453 trials assessing 21 antidiabetic interventions from 9 drug classes were included. Interventions included monotherapies (134 trials), add-on to metformin-based therapies (296 trials), and monotherapies versus add-on to metformin therapies (23 trials).

-- There were no differences between treatments in drug-naive patients at low cardiovascular risk.
-- Insulin regimens and specific glucagon-like peptide-1 receptor agonists (GLP-1 RAs) added to metformin-based background therapy produced the greatest reductions in hemoglobin A1c level.
-- In patients at low cardiovascular risk receiving metformin-based background treatment (298 trials), there were no clinically meaningful differences between treatments for mortality and vascular outcomes.
-- In patients at increased cardiovascular risk receiving metformin-based background treatment (21 trials), oral semaglutide, empagliflozin, liraglutide, extended-release exenatide, and dapagliflozin reduced all-cause mortality.
-- Oral semaglutide, empagliflozin, and liraglutide also reduced cardiovascular death.
-- Odds of stroke were lower with subcutaneous semaglutide and dulaglutide.
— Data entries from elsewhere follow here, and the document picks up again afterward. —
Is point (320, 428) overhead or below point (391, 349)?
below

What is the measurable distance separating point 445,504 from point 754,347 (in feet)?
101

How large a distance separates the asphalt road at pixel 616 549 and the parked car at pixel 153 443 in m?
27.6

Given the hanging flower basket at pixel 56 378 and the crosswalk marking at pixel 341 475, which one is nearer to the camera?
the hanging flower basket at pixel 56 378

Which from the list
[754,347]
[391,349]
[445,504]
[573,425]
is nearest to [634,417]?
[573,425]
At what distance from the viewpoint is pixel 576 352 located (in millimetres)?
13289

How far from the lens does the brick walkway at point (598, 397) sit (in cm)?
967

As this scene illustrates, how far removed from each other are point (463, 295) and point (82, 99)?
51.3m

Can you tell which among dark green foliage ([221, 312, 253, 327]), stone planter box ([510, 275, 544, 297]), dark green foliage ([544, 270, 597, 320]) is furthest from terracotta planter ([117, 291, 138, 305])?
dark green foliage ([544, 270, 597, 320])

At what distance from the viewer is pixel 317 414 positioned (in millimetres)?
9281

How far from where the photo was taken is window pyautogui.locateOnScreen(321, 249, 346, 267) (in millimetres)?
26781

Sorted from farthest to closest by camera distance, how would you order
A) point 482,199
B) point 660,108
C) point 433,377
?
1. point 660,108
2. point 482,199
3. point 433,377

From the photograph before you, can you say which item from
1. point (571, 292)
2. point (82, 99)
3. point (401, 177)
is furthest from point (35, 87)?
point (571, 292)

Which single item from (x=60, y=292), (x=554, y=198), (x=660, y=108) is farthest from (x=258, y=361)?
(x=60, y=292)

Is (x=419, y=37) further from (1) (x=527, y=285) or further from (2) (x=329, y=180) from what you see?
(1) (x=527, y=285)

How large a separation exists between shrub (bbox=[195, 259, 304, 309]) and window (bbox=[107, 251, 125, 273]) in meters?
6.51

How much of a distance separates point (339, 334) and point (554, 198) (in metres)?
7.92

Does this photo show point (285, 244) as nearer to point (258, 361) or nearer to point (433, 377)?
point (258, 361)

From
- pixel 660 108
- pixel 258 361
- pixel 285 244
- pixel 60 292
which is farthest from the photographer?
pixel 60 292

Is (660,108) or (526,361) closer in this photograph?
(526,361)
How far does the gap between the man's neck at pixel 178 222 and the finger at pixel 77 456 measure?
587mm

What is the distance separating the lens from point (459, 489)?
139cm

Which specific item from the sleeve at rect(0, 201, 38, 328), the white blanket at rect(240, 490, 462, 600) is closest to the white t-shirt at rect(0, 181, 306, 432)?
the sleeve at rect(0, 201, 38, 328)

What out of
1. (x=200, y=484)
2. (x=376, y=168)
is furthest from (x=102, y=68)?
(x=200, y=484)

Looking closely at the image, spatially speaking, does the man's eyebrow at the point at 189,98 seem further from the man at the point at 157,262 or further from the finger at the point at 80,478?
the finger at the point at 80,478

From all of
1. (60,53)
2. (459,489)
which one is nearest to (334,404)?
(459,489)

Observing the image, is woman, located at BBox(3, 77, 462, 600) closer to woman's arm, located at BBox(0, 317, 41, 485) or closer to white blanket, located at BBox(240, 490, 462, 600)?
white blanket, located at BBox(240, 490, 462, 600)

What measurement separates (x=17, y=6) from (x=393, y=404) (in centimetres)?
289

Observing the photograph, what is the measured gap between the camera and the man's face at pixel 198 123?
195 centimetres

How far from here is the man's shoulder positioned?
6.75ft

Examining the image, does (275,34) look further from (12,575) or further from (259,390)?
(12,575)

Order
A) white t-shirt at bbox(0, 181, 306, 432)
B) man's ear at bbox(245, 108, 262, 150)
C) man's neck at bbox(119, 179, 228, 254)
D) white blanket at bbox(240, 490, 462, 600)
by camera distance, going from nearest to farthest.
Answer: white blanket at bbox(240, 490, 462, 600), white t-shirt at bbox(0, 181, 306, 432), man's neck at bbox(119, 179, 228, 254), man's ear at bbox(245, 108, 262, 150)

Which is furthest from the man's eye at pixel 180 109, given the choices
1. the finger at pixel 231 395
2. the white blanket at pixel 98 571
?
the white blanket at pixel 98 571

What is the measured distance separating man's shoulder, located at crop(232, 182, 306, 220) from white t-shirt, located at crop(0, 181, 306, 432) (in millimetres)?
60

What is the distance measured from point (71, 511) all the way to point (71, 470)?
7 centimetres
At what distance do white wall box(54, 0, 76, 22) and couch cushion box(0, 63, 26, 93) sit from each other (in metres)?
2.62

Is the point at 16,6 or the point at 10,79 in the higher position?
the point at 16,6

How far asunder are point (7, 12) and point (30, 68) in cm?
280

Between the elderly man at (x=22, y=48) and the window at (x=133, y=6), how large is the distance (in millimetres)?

Sodium–glucose cotransporter-2 (SGLT-2) inhibitors reduced heart failure hospitalization and end-stage renal disease.
-- Subcutaneous semaglutide and canagliflozin increased diabetic retinopathy and amputation, respectively.

Conclusively, In diabetic patients at low cardiovascular risk, no treatment differs from placebo for vascular outcomes. In patients at increased cardiovascular risk receiving metformin-based background therapy, specific GLP-1 RAs and SGLT-2 inhibitors have a favorable effect on certain cardiovascular outcomes.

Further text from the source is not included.